Document extract:
Governor Rejects State Lockdown For COVID-19: ‘Mississippi's Never Going to Be China’

Gov. Tate Reeves announced that he will not order non-essential Mississippi businesses to close or for Mississippians to "shelter in place" to flatten the curve of the coronavirus. He made it clear that business concerns are keeping him from enacting a consistent policy across Mississippi. Photo: Facebook Live

Gov. Tate Reeves announced that he will not order non-essential Mississippi businesses to close or for Mississippians to "shelter in place" to flatten the curve of the coronavirus. He made it clear that business concerns are keeping him from enacting a consistent policy across Mississippi. Photo: Facebook Live

March 24 UPDATE to below story: At a press conference this morning, Gov. Tate Reeves said he's still taking a "Wait and See" approach to a shelter-at-home order. He didn't give details of executive orders he says he plans to sign as Mississippi saw the largest number of confirmed COVID-19 cases in a single day thus far.

Gov. Tate Reeves rejected calls today for a statewide shelter-at-home order, a measure of caution against the spread of COVID-19 being rapidly deployed next door in Louisiana, elsewhere in the United States and across the globe.

"It is my goal to make sure we make good, solid decisions based on experts,” the governor said in an afternoon Facebook Live address, where he took questions from Mississippi residents. “No one at the State Department of Health has recommended that we have a statewide shelter-in-place order," Reeves added.

Late Friday, MSDH issued an alert recommending that restaurants close to sit-down service and that Mississippians not attend funerals, weddings, church services, or other community or social events with an expected attendance of more than 10 people.

A number of questions the governor fielded urged him to take immediate action to order the shutdown, following Ohio, Louisiana, Delaware, California, New York, New Jersey, Illinois, Connecticut, Michigan, West Virginia, Oregon and Indiana. Other states, like Washington, have urged residents to stay in their homes, but have yet to formally issue the order.

The value of a shelter-at-home order is relatively simple. Individuals who acquire COVID-19 may spread it asymptomatically—without any signs that they are infected—for up to 14 days. Without a good grasp on who is infected, it is impossible to tell where the virus is, meaning the only way to strangle the spread of the virus is to stop as much of its transmission as is possible. Is is also a measure to protect against overloading the health-care system, leaving it unable to care for all the critically ill patients.

COVID-19 Information Mississippians Need

Read breaking coverage of COVID-19 in Mississippi, plus safety tips, cancellations, more in the JFP's archive.

One Mississippian asked the governor why the state was not emulating China, the first country to detect COVID-19 and the first to control the spread of the virus. “Mississippi's never going to be China. Mississippi's never going to be North Korea,” Reeves responded. He added that “when looking at the numbers China’s putting out, claiming that they have no new cases over a period of time—I’m not entirely sure we can trust that data.”

Information:

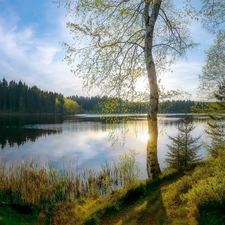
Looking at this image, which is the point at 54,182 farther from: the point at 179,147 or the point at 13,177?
the point at 179,147

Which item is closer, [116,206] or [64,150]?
[116,206]

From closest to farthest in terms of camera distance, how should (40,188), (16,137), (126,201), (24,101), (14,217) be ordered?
(126,201) < (14,217) < (40,188) < (16,137) < (24,101)

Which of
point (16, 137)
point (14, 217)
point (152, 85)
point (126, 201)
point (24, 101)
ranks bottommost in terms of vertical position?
point (16, 137)

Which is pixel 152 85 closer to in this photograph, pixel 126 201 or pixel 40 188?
pixel 126 201

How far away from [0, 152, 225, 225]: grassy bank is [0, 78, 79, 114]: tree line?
102 meters

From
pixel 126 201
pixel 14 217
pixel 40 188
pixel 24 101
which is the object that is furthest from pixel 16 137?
pixel 24 101

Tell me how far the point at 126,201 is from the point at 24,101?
4463 inches

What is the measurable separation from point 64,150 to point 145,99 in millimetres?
18736

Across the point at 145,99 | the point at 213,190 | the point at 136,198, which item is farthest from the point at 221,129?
the point at 213,190

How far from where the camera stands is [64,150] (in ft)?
81.2

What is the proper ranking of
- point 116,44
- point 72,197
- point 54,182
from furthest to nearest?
point 54,182, point 72,197, point 116,44

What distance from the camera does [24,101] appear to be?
110 m

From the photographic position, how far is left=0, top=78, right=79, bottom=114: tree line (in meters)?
103

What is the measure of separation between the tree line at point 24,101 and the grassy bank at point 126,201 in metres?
102
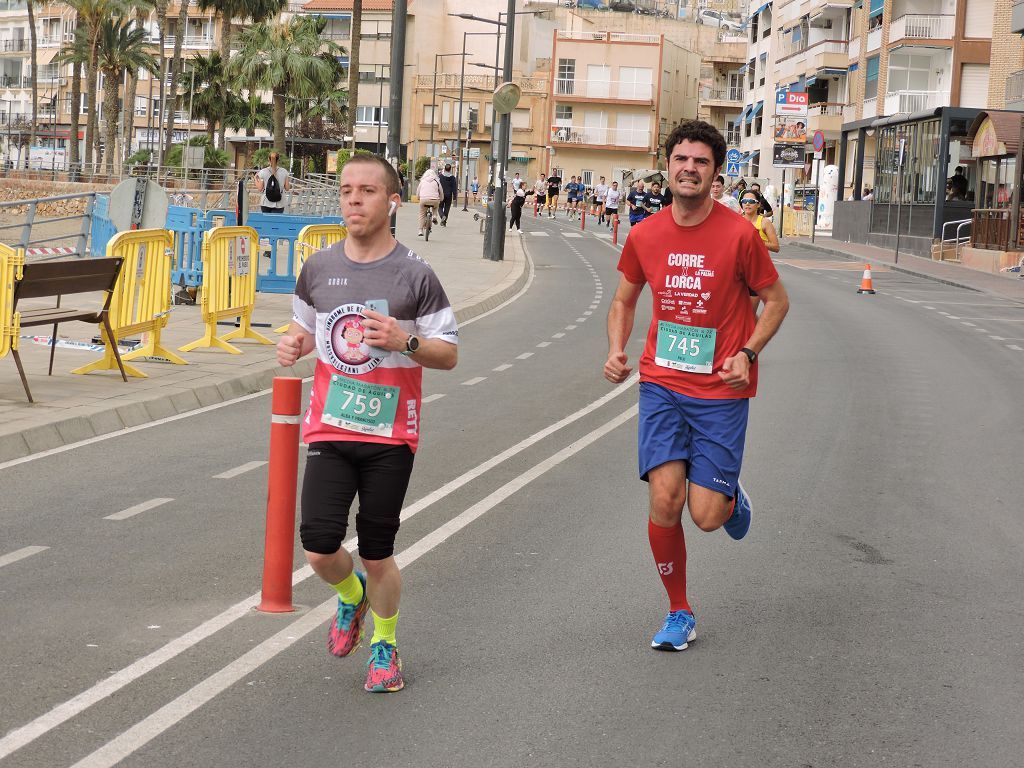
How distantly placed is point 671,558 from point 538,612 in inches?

Exercise instructions:
A) Answer these questions from the article on Governor Reeves and a Mississippi lockdown:
(i) For how long can people who acquire COVID-19 spread it without any signs that they are infected?
(ii) Late Friday, MSDH recommended that Mississippians not attend events above what expected attendance?
(iii) Which state has urged residents to stay home but has not yet formally issued the order?
B) Continue the article on Governor Reeves and a Mississippi lockdown, starting after its final paragraph.

Results of the exercise:
A)
(i) Up to 14 days.
(ii) More than 10 people.
(iii) Washington.

B)
Reeves’ skepticism of China’s control of the COVID-19 pandemic is incorrect, however. In areas across China most heavily affected by the novel coronavirus, the extensive lockdown, testing and case isolation protocols have eliminated the spread of the virus to the degree that the imminent danger for these areas is not community spread, but reinfection from travelers returning from abroad. Dr. Bruce Aylward, World Health Organization senior advisor, explains the dedication of the Chinese model. "They’re mobilized, like in a war, and it’s fear of the virus that was driving them. They really saw themselves as on the front lines of protecting the rest of China. And the world," he said.

Life in China has begun to return to normal, although it is still on high alert for reintroduction of the virus. Both foreign and domestic observers have pointed out that internal travel restrictions and commerce are beginning to normalize across the nation, with many international businesses opening back up as the threat abates. Aylward calls this the "phased restart" of the economy, with many warning mechanisms in place if the virus returns.

However, Reeves seems to be erring on the side of keeping people going to work rather than sheltering at home to help flatten the spiking curve of the virus in Mississippi. “We don’t want to make any decisions that would ultimately do more harm than good,” Reeves said, however, in his Facebook address. He was referring to fears that a full shutdown of non-essential businesses would damage the Mississippi economy and leave its workforce at the mercy of debt collectors and landlords.

The raft of other states choosing to batten down the hatches as the virus spreads did not move Reeves to join in. "We're not going to make rash decisions just because some states have decided to do things,” Reeves said.

The Mississippi State Department of Health’s newest information on COVID-19 lists 249 detected cases out of 1,392 tests—a 213% increase since Friday.

Reeves explained today that Mississippi’s criteria for COVID-19 testing was “a fever of 100.4 or greater, and severe cough/chest pain."

On the subject of hospital beds, Reeves said that Mississippi’s statewide capacity was 2,700 total ICU beds, with 900 currently unoccupied. But in the case of a crisis, ICU expansions could increase that capacity by between 50% to 100%. That would mean a maximum of roughly 2,250 additional ICU beds available in the coming weeks and months.

Read the JFP’s coverage of COVID-19 at Get more details on preventive measures here. Read about announced closings and delays in Mississippi here. Read MEMA’s advice for a COVID-19 preparedness kit here.

Email information about closings and other vital related logistical details to [email protected].

Email state reporter Nick Judin, who is covering COVID-19 in Mississippi, at [email protected] and follow him on Twitter at @nickjudin. Seyma Bayram is covering the outbreak inside the capital city and in the criminal-justice system. Email her at [email protected] and follow her on Twitter at @seymabayram0.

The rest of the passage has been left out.